** start Available records **

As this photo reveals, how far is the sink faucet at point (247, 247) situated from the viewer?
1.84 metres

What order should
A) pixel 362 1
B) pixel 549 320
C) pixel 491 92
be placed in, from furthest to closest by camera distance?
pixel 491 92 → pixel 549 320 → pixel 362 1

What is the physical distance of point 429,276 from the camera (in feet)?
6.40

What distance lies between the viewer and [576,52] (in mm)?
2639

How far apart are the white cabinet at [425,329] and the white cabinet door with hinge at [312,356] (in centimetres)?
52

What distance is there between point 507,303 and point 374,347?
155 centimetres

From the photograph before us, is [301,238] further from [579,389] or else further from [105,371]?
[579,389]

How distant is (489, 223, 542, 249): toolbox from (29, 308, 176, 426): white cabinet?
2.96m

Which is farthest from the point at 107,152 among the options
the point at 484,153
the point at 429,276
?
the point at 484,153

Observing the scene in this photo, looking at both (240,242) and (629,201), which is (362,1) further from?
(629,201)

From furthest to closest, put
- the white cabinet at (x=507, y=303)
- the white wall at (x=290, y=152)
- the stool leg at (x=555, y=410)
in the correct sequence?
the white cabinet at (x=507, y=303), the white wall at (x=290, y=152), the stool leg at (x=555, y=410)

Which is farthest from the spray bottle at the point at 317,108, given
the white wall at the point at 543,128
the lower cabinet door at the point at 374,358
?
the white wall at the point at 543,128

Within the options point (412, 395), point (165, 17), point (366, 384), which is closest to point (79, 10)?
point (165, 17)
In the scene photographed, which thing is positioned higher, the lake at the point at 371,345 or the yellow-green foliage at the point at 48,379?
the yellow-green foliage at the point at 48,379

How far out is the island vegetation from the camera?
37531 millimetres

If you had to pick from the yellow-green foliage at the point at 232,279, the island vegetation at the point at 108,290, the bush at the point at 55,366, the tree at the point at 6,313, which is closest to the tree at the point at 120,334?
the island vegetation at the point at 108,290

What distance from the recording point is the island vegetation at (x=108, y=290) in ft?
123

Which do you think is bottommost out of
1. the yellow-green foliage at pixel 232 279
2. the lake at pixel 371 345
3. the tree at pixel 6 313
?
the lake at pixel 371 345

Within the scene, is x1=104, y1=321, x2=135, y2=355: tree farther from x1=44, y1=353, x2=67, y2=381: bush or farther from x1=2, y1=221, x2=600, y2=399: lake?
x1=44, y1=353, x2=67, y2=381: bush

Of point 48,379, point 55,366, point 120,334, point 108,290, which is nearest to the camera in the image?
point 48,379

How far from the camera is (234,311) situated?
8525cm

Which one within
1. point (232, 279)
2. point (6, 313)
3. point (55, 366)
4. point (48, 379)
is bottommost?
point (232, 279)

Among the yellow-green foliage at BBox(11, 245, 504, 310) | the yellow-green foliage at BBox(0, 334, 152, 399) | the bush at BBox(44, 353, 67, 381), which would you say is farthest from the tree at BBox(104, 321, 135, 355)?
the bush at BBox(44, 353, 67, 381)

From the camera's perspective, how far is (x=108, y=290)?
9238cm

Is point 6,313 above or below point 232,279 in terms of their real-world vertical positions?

** end Available records **

» What you will do
Update the items above by changing "toolbox" to "tool case" wherever it occurs. Leave every other word unchanged.

» Solution to the exercise
As this photo reveals, how far is the sink faucet at point (247, 247) situated from the viewer?
1.84 metres

What order should
A) pixel 362 1
B) pixel 549 320
C) pixel 491 92
be placed in, from furthest to closest by camera distance?
pixel 491 92 → pixel 549 320 → pixel 362 1

What is the physical distance of point 429,276 from the camera (in feet)?
6.40

What distance lies between the viewer and [576,52] (in mm)?
2639

How far apart are the white cabinet at [425,329] and the white cabinet door with hinge at [312,356] (in centimetres)?
52

What distance is there between point 507,303 and point 374,347?
155 centimetres

From the photograph before us, is [301,238] further from [579,389] or else further from [105,371]?
[579,389]

How distant is (489, 223, 542, 249): tool case from (29, 308, 176, 426): white cabinet?
2.96m

Which is farthest from the point at 107,152 among the options
the point at 484,153
the point at 429,276
?
the point at 484,153

Observing the scene in this photo, looking at both (240,242) and (629,201), which is (362,1) further from?
(629,201)

From furthest to closest, put
- the white cabinet at (x=507, y=303)
- the white wall at (x=290, y=152)
- the stool leg at (x=555, y=410)
in the correct sequence?
the white cabinet at (x=507, y=303), the white wall at (x=290, y=152), the stool leg at (x=555, y=410)

Which is farthest from the spray bottle at the point at 317,108, given
the white wall at the point at 543,128
the lower cabinet door at the point at 374,358
?
the white wall at the point at 543,128

Within the options point (412, 395), point (165, 17), point (366, 384), which is closest to point (79, 10)?
point (165, 17)
In the scene photographed, which thing is positioned higher, the lake at the point at 371,345 or the yellow-green foliage at the point at 48,379?
the yellow-green foliage at the point at 48,379

How far out is the island vegetation from the camera?
37531 millimetres

If you had to pick from the yellow-green foliage at the point at 232,279, the island vegetation at the point at 108,290, the bush at the point at 55,366, the tree at the point at 6,313, which is closest to the tree at the point at 120,334?
the island vegetation at the point at 108,290

What distance from the recording point is the island vegetation at (x=108, y=290) in ft?
123

Which do you think is bottommost out of
1. the yellow-green foliage at pixel 232 279
2. the lake at pixel 371 345
3. the tree at pixel 6 313
?
the lake at pixel 371 345

Within the scene, is x1=104, y1=321, x2=135, y2=355: tree farther from x1=44, y1=353, x2=67, y2=381: bush or farther from x1=2, y1=221, x2=600, y2=399: lake?
x1=44, y1=353, x2=67, y2=381: bush

Of point 48,379, point 55,366, point 120,334, point 108,290, which is nearest to the camera in the image?
point 48,379

How far from the camera is (234,311) situated?
8525cm

Which one within
1. point (232, 279)
2. point (6, 313)
3. point (55, 366)
4. point (48, 379)
is bottommost?
point (232, 279)

Among the yellow-green foliage at BBox(11, 245, 504, 310) | the yellow-green foliage at BBox(0, 334, 152, 399) | the bush at BBox(44, 353, 67, 381), which would you say is farthest from the tree at BBox(104, 321, 135, 355)?
the bush at BBox(44, 353, 67, 381)

From the camera's perspective, how far is (x=108, y=290)?
9238cm

Is point 6,313 above or below point 232,279 in terms of their real-world vertical positions?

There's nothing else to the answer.